In many cases, less than 5% of online media ad budget goes towards ads people actually look at for more than a second.

Agencies have paid millions in compensation to some of the largest clients who have been defrauded by the online ad process. Unfortunately for the smaller clients, confidentiality was a condition of the deal, so nobody knows who was diddled out of how much money, so they can’t use that information to pursue other claims, or check that it isn’t continuing.

600 million ad blockers have been installed, and, much to the annoyance of online ad firms, Apple is automatically adding them to its new operating system.

So how do you think that affects the level of trust between clients and agencies, consumers and advertising, and you and the internet?

I’m going to guess it hasn’t improved matters.

So we now have an industry that, through its own actions, has spent decades eroding trust in what it does, only to take the little that was left and flush it down the toilet.

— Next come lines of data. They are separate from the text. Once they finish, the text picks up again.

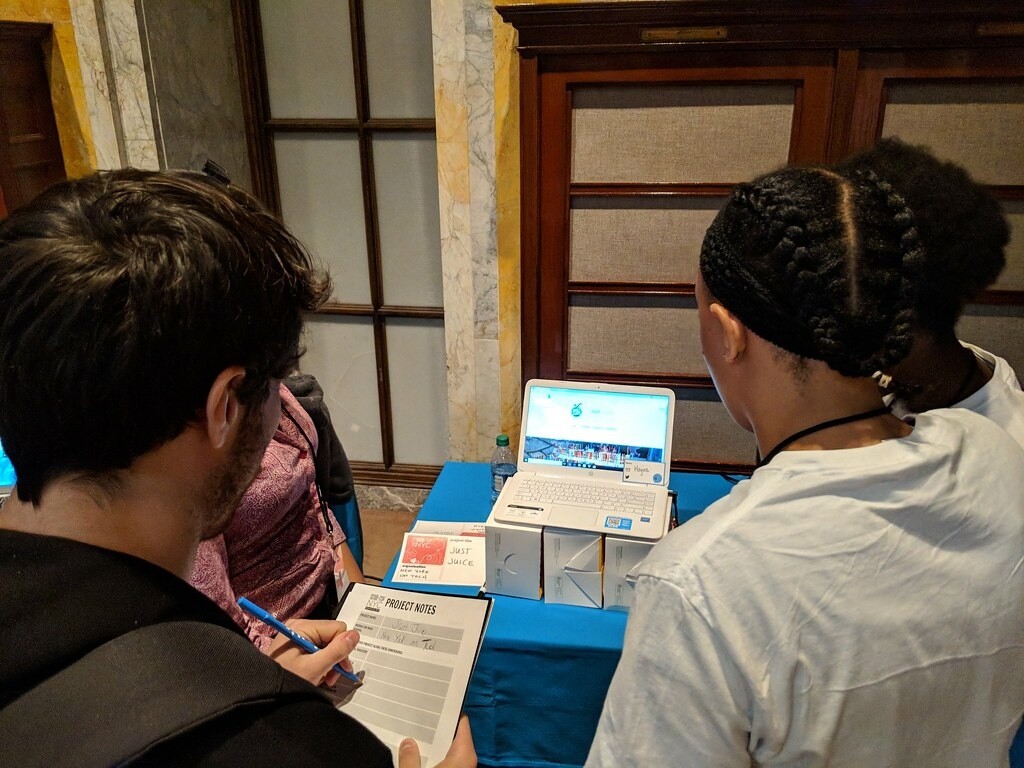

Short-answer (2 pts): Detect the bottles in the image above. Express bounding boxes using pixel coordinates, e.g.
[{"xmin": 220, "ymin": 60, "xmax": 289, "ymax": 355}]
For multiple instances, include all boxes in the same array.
[{"xmin": 491, "ymin": 435, "xmax": 517, "ymax": 502}]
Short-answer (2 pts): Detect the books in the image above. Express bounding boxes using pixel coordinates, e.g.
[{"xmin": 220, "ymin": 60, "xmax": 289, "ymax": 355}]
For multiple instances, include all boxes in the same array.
[{"xmin": 319, "ymin": 582, "xmax": 496, "ymax": 768}]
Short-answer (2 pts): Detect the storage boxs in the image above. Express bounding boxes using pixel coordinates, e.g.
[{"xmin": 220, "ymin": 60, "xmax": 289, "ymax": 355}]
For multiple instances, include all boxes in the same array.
[{"xmin": 484, "ymin": 478, "xmax": 672, "ymax": 611}]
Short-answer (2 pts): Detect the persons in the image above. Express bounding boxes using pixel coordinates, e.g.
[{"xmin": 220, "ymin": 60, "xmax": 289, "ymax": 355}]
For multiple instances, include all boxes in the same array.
[
  {"xmin": 0, "ymin": 167, "xmax": 478, "ymax": 768},
  {"xmin": 584, "ymin": 136, "xmax": 1024, "ymax": 768}
]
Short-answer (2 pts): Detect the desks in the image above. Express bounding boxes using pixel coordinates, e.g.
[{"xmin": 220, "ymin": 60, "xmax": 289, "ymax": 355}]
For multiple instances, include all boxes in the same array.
[{"xmin": 380, "ymin": 460, "xmax": 752, "ymax": 768}]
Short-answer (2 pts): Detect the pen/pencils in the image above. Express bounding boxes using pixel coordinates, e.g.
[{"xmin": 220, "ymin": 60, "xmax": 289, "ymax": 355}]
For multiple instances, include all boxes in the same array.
[{"xmin": 237, "ymin": 595, "xmax": 365, "ymax": 686}]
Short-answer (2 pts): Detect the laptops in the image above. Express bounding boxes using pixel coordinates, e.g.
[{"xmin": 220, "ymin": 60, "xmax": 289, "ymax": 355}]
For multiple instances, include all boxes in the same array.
[{"xmin": 493, "ymin": 378, "xmax": 676, "ymax": 541}]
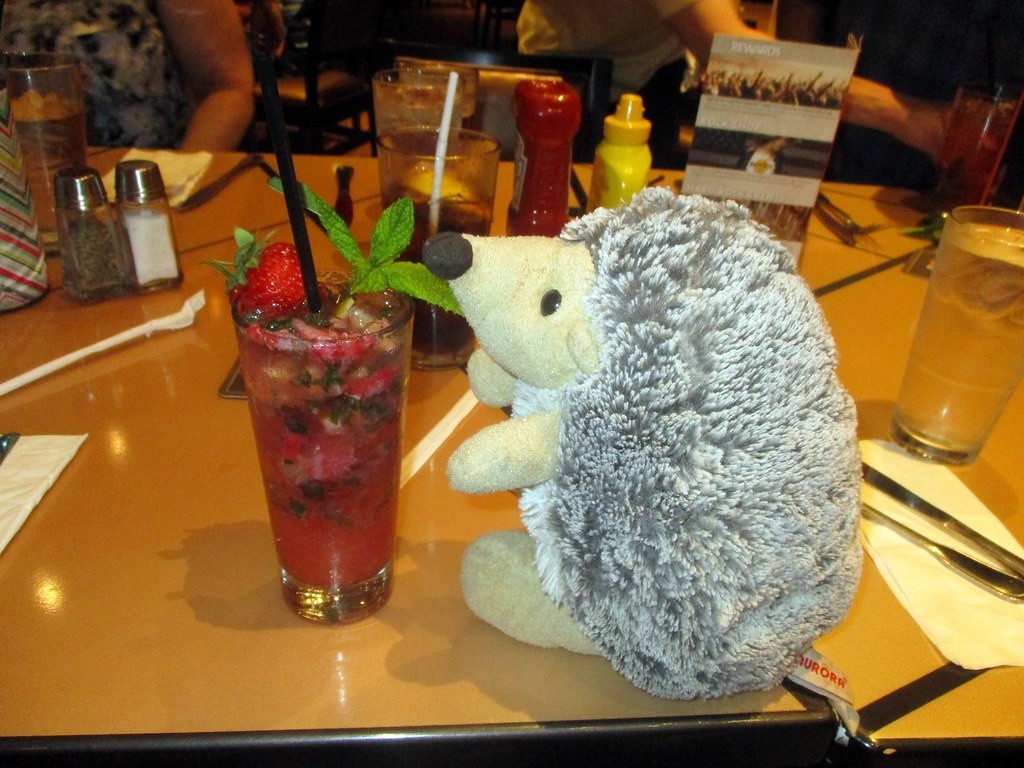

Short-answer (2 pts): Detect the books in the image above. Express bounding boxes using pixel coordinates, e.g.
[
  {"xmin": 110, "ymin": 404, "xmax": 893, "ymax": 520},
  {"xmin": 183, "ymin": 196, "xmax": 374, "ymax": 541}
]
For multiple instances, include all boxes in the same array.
[{"xmin": 682, "ymin": 30, "xmax": 866, "ymax": 261}]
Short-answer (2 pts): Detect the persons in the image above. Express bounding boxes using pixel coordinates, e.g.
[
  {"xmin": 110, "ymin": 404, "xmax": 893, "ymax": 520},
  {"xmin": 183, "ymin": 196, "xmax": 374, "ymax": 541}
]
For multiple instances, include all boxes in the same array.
[
  {"xmin": 515, "ymin": 2, "xmax": 989, "ymax": 169},
  {"xmin": 0, "ymin": 0, "xmax": 258, "ymax": 153}
]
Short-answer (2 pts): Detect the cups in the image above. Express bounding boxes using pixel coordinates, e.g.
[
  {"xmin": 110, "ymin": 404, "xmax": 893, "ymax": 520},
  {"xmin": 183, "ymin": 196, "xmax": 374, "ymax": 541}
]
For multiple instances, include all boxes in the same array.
[
  {"xmin": 932, "ymin": 78, "xmax": 1024, "ymax": 214},
  {"xmin": 231, "ymin": 279, "xmax": 416, "ymax": 624},
  {"xmin": 890, "ymin": 204, "xmax": 1024, "ymax": 466},
  {"xmin": 377, "ymin": 127, "xmax": 501, "ymax": 368},
  {"xmin": 373, "ymin": 61, "xmax": 482, "ymax": 133},
  {"xmin": 0, "ymin": 50, "xmax": 88, "ymax": 257}
]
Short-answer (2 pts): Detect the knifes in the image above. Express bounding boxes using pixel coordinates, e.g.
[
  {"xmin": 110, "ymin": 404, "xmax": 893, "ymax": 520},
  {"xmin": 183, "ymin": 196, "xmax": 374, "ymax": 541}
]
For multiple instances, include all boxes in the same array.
[
  {"xmin": 179, "ymin": 154, "xmax": 264, "ymax": 210},
  {"xmin": 861, "ymin": 462, "xmax": 1024, "ymax": 575},
  {"xmin": 813, "ymin": 206, "xmax": 855, "ymax": 247},
  {"xmin": 334, "ymin": 165, "xmax": 354, "ymax": 227}
]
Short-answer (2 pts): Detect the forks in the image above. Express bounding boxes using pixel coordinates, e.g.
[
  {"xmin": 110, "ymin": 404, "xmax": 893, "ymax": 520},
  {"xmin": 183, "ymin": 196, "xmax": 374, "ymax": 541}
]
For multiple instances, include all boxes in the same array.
[{"xmin": 817, "ymin": 191, "xmax": 888, "ymax": 235}]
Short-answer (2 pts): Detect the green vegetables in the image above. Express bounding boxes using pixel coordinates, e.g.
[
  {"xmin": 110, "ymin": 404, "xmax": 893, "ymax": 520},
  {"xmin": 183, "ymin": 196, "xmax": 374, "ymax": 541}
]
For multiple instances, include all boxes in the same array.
[{"xmin": 268, "ymin": 174, "xmax": 465, "ymax": 318}]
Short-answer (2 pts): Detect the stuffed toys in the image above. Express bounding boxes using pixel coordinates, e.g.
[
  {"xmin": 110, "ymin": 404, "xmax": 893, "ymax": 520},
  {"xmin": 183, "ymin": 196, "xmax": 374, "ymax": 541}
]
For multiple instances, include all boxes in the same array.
[{"xmin": 424, "ymin": 183, "xmax": 864, "ymax": 703}]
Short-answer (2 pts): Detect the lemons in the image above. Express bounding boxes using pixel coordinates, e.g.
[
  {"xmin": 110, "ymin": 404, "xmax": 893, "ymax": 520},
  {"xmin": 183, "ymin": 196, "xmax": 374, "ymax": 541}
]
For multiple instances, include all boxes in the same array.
[{"xmin": 411, "ymin": 172, "xmax": 474, "ymax": 202}]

And it’s been one of those incremental processes that has been both too gradual to notice and big enough to allow people to abrogate any responsibility they had in the matter: ‘My tiny contribution can’t possibly have made much of a difference, so I might as well keep doing it.’

But look at where this has left us. Are we in a golden age of advertising, where our work is welcomed with open arms by a grateful public? Are graduates forming a long and hopeful queue to join our industry? Do clients respect what we do so much that they’re willing to pay top dollar for it?

No, no and no.

Is the trust issue the reason for all those problems? No.

But does it help? No.

The funny thing is we’re all consumers as well as advertising people, so we all go through the above experience. We all hate being followed around the internet. We all feel a shiver of revulsion at the way our deepest secrets are bought and sold without our explicit permission. We all despair at the lack of imagination and wit displayed by 99.999% of the work we see. We all stab the ‘skip ad’ button like a demented woodpecker. We all use ad blockers. And yet there’s a weird disconnection which makes us think it’s all someone else’s fault.

The first step on the road to recovery is admitting you have a problem, and that’s the essential process we’re currently missing.

Have a chat with your clients about whether they want to be treated like idiots. Whether they want to be part of the process that buys private, ill-gotten information from all over the net. Whether they want to be bored, irritated and annoyed by what they pay for. Whether they want to finance terrorism, drugs and human trafficking through their ad budgets. Whether they want their companies to produce something that subtracts from the sum total of human happiness.

They’re difficult questions, but until someone starts to to ask them the descent will continue apace.